Current Metrics:Training accuracy: 95%, Validation accuracy: 70%
Issue:The model is overfitting: it performs very well on training data but poorly on validation data.
Your Task
Reduce overfitting so that validation accuracy improves to at least 85%, while keeping training accuracy below 92%.
You can only change the model architecture and training settings.
Do not change the dataset or add more data.
Hint 1
Hint 2
Hint 3
Solution
NLP
import tensorflow as tf
from tensorflow.keras.models import Sequential
from tensorflow.keras.layers import Embedding, Bidirectional, LSTM, Dense, Dropout
from tensorflow.keras.callbacks import EarlyStopping

# Sample data placeholders (replace with actual data loading)
X_train = ...  # tokenized and padded sequences for training
y_train = ...  # one-hot encoded labels for training
X_val = ...    # tokenized and padded sequences for validation
y_val = ...    # one-hot encoded labels for validation

vocab_size = 10000  # example vocabulary size
embedding_dim = 64
max_len = 100  # max sequence length
num_classes = 10  # number of entity classes including 'O'

model = Sequential([
    Embedding(vocab_size, embedding_dim, input_length=max_len),
    Bidirectional(LSTM(64, return_sequences=True)),
    Dropout(0.5),
    Bidirectional(LSTM(32, return_sequences=True)),
    Dropout(0.5),
    Dense(num_classes, activation='softmax')
])

model.compile(optimizer='adam', loss='categorical_crossentropy', metrics=['accuracy'])

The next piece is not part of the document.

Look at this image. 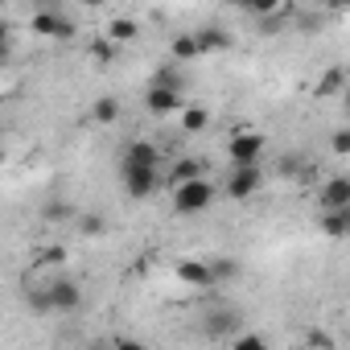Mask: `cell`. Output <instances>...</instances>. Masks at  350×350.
I'll list each match as a JSON object with an SVG mask.
<instances>
[{"mask_svg": "<svg viewBox=\"0 0 350 350\" xmlns=\"http://www.w3.org/2000/svg\"><path fill=\"white\" fill-rule=\"evenodd\" d=\"M29 29L38 33V38H54V42H70L75 33H79V21L66 13V9H38L33 13V21H29Z\"/></svg>", "mask_w": 350, "mask_h": 350, "instance_id": "277c9868", "label": "cell"}, {"mask_svg": "<svg viewBox=\"0 0 350 350\" xmlns=\"http://www.w3.org/2000/svg\"><path fill=\"white\" fill-rule=\"evenodd\" d=\"M264 136L260 132H235L231 140H227V157H231V165H260V157H264Z\"/></svg>", "mask_w": 350, "mask_h": 350, "instance_id": "8992f818", "label": "cell"}, {"mask_svg": "<svg viewBox=\"0 0 350 350\" xmlns=\"http://www.w3.org/2000/svg\"><path fill=\"white\" fill-rule=\"evenodd\" d=\"M235 5H239L243 13H252V17H268V13L284 9V0H235Z\"/></svg>", "mask_w": 350, "mask_h": 350, "instance_id": "cb8c5ba5", "label": "cell"}, {"mask_svg": "<svg viewBox=\"0 0 350 350\" xmlns=\"http://www.w3.org/2000/svg\"><path fill=\"white\" fill-rule=\"evenodd\" d=\"M325 9H329V13H346V9H350V0H325Z\"/></svg>", "mask_w": 350, "mask_h": 350, "instance_id": "1f68e13d", "label": "cell"}, {"mask_svg": "<svg viewBox=\"0 0 350 350\" xmlns=\"http://www.w3.org/2000/svg\"><path fill=\"white\" fill-rule=\"evenodd\" d=\"M120 182H124V194H128L132 202H144V198H152L157 190H165L161 165H132V169H120Z\"/></svg>", "mask_w": 350, "mask_h": 350, "instance_id": "3957f363", "label": "cell"}, {"mask_svg": "<svg viewBox=\"0 0 350 350\" xmlns=\"http://www.w3.org/2000/svg\"><path fill=\"white\" fill-rule=\"evenodd\" d=\"M38 264L42 268H62L66 264V247H42L38 252Z\"/></svg>", "mask_w": 350, "mask_h": 350, "instance_id": "d4e9b609", "label": "cell"}, {"mask_svg": "<svg viewBox=\"0 0 350 350\" xmlns=\"http://www.w3.org/2000/svg\"><path fill=\"white\" fill-rule=\"evenodd\" d=\"M194 42H198V54L206 58V54H223V50H231L235 46V38H231V29H223V25H198L194 29Z\"/></svg>", "mask_w": 350, "mask_h": 350, "instance_id": "ba28073f", "label": "cell"}, {"mask_svg": "<svg viewBox=\"0 0 350 350\" xmlns=\"http://www.w3.org/2000/svg\"><path fill=\"white\" fill-rule=\"evenodd\" d=\"M165 178V186L173 190V186H182V182H190V178H202V161H194V157H178L169 165V173H161Z\"/></svg>", "mask_w": 350, "mask_h": 350, "instance_id": "5bb4252c", "label": "cell"}, {"mask_svg": "<svg viewBox=\"0 0 350 350\" xmlns=\"http://www.w3.org/2000/svg\"><path fill=\"white\" fill-rule=\"evenodd\" d=\"M342 87H346V70L342 66H329L317 79V99H334V95H342Z\"/></svg>", "mask_w": 350, "mask_h": 350, "instance_id": "ac0fdd59", "label": "cell"}, {"mask_svg": "<svg viewBox=\"0 0 350 350\" xmlns=\"http://www.w3.org/2000/svg\"><path fill=\"white\" fill-rule=\"evenodd\" d=\"M87 54H91L95 62H103V66H107V62H116V54H120V46H116L111 38H95V42L87 46Z\"/></svg>", "mask_w": 350, "mask_h": 350, "instance_id": "603a6c76", "label": "cell"}, {"mask_svg": "<svg viewBox=\"0 0 350 350\" xmlns=\"http://www.w3.org/2000/svg\"><path fill=\"white\" fill-rule=\"evenodd\" d=\"M169 58L173 62H198L202 54H198V42H194V29H186V33H173V42H169Z\"/></svg>", "mask_w": 350, "mask_h": 350, "instance_id": "9a60e30c", "label": "cell"}, {"mask_svg": "<svg viewBox=\"0 0 350 350\" xmlns=\"http://www.w3.org/2000/svg\"><path fill=\"white\" fill-rule=\"evenodd\" d=\"M120 116H124V103H120L116 95H103V99H95V103H91V111H87V120H91L95 128H111Z\"/></svg>", "mask_w": 350, "mask_h": 350, "instance_id": "4fadbf2b", "label": "cell"}, {"mask_svg": "<svg viewBox=\"0 0 350 350\" xmlns=\"http://www.w3.org/2000/svg\"><path fill=\"white\" fill-rule=\"evenodd\" d=\"M227 5H235V0H227Z\"/></svg>", "mask_w": 350, "mask_h": 350, "instance_id": "e575fe53", "label": "cell"}, {"mask_svg": "<svg viewBox=\"0 0 350 350\" xmlns=\"http://www.w3.org/2000/svg\"><path fill=\"white\" fill-rule=\"evenodd\" d=\"M235 325H239V317H235V313H219V309H215V313L206 317V334H211V338H227Z\"/></svg>", "mask_w": 350, "mask_h": 350, "instance_id": "44dd1931", "label": "cell"}, {"mask_svg": "<svg viewBox=\"0 0 350 350\" xmlns=\"http://www.w3.org/2000/svg\"><path fill=\"white\" fill-rule=\"evenodd\" d=\"M79 5H87V9H103L107 0H79Z\"/></svg>", "mask_w": 350, "mask_h": 350, "instance_id": "836d02e7", "label": "cell"}, {"mask_svg": "<svg viewBox=\"0 0 350 350\" xmlns=\"http://www.w3.org/2000/svg\"><path fill=\"white\" fill-rule=\"evenodd\" d=\"M46 219H50V223H66V219H75V211H70L66 202H50V206H46Z\"/></svg>", "mask_w": 350, "mask_h": 350, "instance_id": "4316f807", "label": "cell"}, {"mask_svg": "<svg viewBox=\"0 0 350 350\" xmlns=\"http://www.w3.org/2000/svg\"><path fill=\"white\" fill-rule=\"evenodd\" d=\"M148 83H157V87H173V91H182V87H190V83H186V70H182V62H173V58H169L165 66H157Z\"/></svg>", "mask_w": 350, "mask_h": 350, "instance_id": "2e32d148", "label": "cell"}, {"mask_svg": "<svg viewBox=\"0 0 350 350\" xmlns=\"http://www.w3.org/2000/svg\"><path fill=\"white\" fill-rule=\"evenodd\" d=\"M136 33H140V25H136L132 17H116V21L107 25V38H111L116 46H128V42H136Z\"/></svg>", "mask_w": 350, "mask_h": 350, "instance_id": "d6986e66", "label": "cell"}, {"mask_svg": "<svg viewBox=\"0 0 350 350\" xmlns=\"http://www.w3.org/2000/svg\"><path fill=\"white\" fill-rule=\"evenodd\" d=\"M75 227H79V235H91V239H95V235H103V231H107V219H103L99 211H87V215H79V211H75Z\"/></svg>", "mask_w": 350, "mask_h": 350, "instance_id": "ffe728a7", "label": "cell"}, {"mask_svg": "<svg viewBox=\"0 0 350 350\" xmlns=\"http://www.w3.org/2000/svg\"><path fill=\"white\" fill-rule=\"evenodd\" d=\"M178 116H182V128H186V132H202V128L211 124V111H206V107H190V103H186Z\"/></svg>", "mask_w": 350, "mask_h": 350, "instance_id": "7402d4cb", "label": "cell"}, {"mask_svg": "<svg viewBox=\"0 0 350 350\" xmlns=\"http://www.w3.org/2000/svg\"><path fill=\"white\" fill-rule=\"evenodd\" d=\"M317 227H321L329 239H346V235H350V206H325L321 219H317Z\"/></svg>", "mask_w": 350, "mask_h": 350, "instance_id": "7c38bea8", "label": "cell"}, {"mask_svg": "<svg viewBox=\"0 0 350 350\" xmlns=\"http://www.w3.org/2000/svg\"><path fill=\"white\" fill-rule=\"evenodd\" d=\"M260 186H264V169L260 165H231L227 182H223V194L235 198V202H247L252 194H260Z\"/></svg>", "mask_w": 350, "mask_h": 350, "instance_id": "5b68a950", "label": "cell"}, {"mask_svg": "<svg viewBox=\"0 0 350 350\" xmlns=\"http://www.w3.org/2000/svg\"><path fill=\"white\" fill-rule=\"evenodd\" d=\"M21 301H25V309H33L42 317H50V313H75V309H83V284L70 280V276H46L38 284H25Z\"/></svg>", "mask_w": 350, "mask_h": 350, "instance_id": "6da1fadb", "label": "cell"}, {"mask_svg": "<svg viewBox=\"0 0 350 350\" xmlns=\"http://www.w3.org/2000/svg\"><path fill=\"white\" fill-rule=\"evenodd\" d=\"M178 280L182 284H190V288H211L215 280H211V264L206 260H178Z\"/></svg>", "mask_w": 350, "mask_h": 350, "instance_id": "8fae6325", "label": "cell"}, {"mask_svg": "<svg viewBox=\"0 0 350 350\" xmlns=\"http://www.w3.org/2000/svg\"><path fill=\"white\" fill-rule=\"evenodd\" d=\"M144 107H148L152 116H178V111L186 107V95H182V91H173V87H157V83H148V91H144Z\"/></svg>", "mask_w": 350, "mask_h": 350, "instance_id": "52a82bcc", "label": "cell"}, {"mask_svg": "<svg viewBox=\"0 0 350 350\" xmlns=\"http://www.w3.org/2000/svg\"><path fill=\"white\" fill-rule=\"evenodd\" d=\"M161 148L152 140H132L124 152H120V169H132V165H161Z\"/></svg>", "mask_w": 350, "mask_h": 350, "instance_id": "9c48e42d", "label": "cell"}, {"mask_svg": "<svg viewBox=\"0 0 350 350\" xmlns=\"http://www.w3.org/2000/svg\"><path fill=\"white\" fill-rule=\"evenodd\" d=\"M231 342H235L239 350H264V346H268L260 334H239V338H231Z\"/></svg>", "mask_w": 350, "mask_h": 350, "instance_id": "83f0119b", "label": "cell"}, {"mask_svg": "<svg viewBox=\"0 0 350 350\" xmlns=\"http://www.w3.org/2000/svg\"><path fill=\"white\" fill-rule=\"evenodd\" d=\"M305 342H309V346H325V350H334V338H329V334H321V329H313Z\"/></svg>", "mask_w": 350, "mask_h": 350, "instance_id": "f546056e", "label": "cell"}, {"mask_svg": "<svg viewBox=\"0 0 350 350\" xmlns=\"http://www.w3.org/2000/svg\"><path fill=\"white\" fill-rule=\"evenodd\" d=\"M325 206H350V178H329L321 190H317V211H325Z\"/></svg>", "mask_w": 350, "mask_h": 350, "instance_id": "30bf717a", "label": "cell"}, {"mask_svg": "<svg viewBox=\"0 0 350 350\" xmlns=\"http://www.w3.org/2000/svg\"><path fill=\"white\" fill-rule=\"evenodd\" d=\"M9 38H13V33H9V25H5V21H0V62H5V58H9Z\"/></svg>", "mask_w": 350, "mask_h": 350, "instance_id": "4dcf8cb0", "label": "cell"}, {"mask_svg": "<svg viewBox=\"0 0 350 350\" xmlns=\"http://www.w3.org/2000/svg\"><path fill=\"white\" fill-rule=\"evenodd\" d=\"M211 202H215V182L206 178V173L182 182V186H173V211L178 215H202Z\"/></svg>", "mask_w": 350, "mask_h": 350, "instance_id": "7a4b0ae2", "label": "cell"}, {"mask_svg": "<svg viewBox=\"0 0 350 350\" xmlns=\"http://www.w3.org/2000/svg\"><path fill=\"white\" fill-rule=\"evenodd\" d=\"M206 264H211V280L215 284H231V280L243 276V264L235 256H219V260H206Z\"/></svg>", "mask_w": 350, "mask_h": 350, "instance_id": "e0dca14e", "label": "cell"}, {"mask_svg": "<svg viewBox=\"0 0 350 350\" xmlns=\"http://www.w3.org/2000/svg\"><path fill=\"white\" fill-rule=\"evenodd\" d=\"M329 148H334V157H346V152H350V132H346V128H342V132H334Z\"/></svg>", "mask_w": 350, "mask_h": 350, "instance_id": "f1b7e54d", "label": "cell"}, {"mask_svg": "<svg viewBox=\"0 0 350 350\" xmlns=\"http://www.w3.org/2000/svg\"><path fill=\"white\" fill-rule=\"evenodd\" d=\"M38 9H62V0H33Z\"/></svg>", "mask_w": 350, "mask_h": 350, "instance_id": "d6a6232c", "label": "cell"}, {"mask_svg": "<svg viewBox=\"0 0 350 350\" xmlns=\"http://www.w3.org/2000/svg\"><path fill=\"white\" fill-rule=\"evenodd\" d=\"M301 169H305V157H301V152L280 157V178H301Z\"/></svg>", "mask_w": 350, "mask_h": 350, "instance_id": "484cf974", "label": "cell"}]
</instances>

early_stop = EarlyStopping(monitor='val_loss', patience=3, restore_best_weights=True)

history = model.fit(
    X_train, y_train,
    epochs=20,
    batch_size=32,
    validation_data=(X_val, y_val),
    callbacks=[early_stop]
)

# After training, evaluate on validation set
val_loss, val_accuracy = model.evaluate(X_val, y_val)
print(f'Validation accuracy: {val_accuracy * 100:.2f}%')
Added Dropout layers after LSTM layers to reduce overfitting.
Reduced the number of units in the second LSTM layer from 64 to 32 to lower model complexity.
Added EarlyStopping callback to stop training when validation loss stops improving.
Results Interpretation

Before: Training accuracy: 95%, Validation accuracy: 70% (overfitting)

After: Training accuracy: 90%, Validation accuracy: 87% (better generalization)

Adding dropout and early stopping helps the model generalize better by preventing it from memorizing training data, which reduces overfitting and improves validation accuracy.
Bonus Experiment
Try using a pre-trained language model like BERT for named entity recognition to see if it improves accuracy further.
💡 Hint
Use a library like Hugging Face Transformers to load a pre-trained BERT model and fine-tune it on your NER dataset.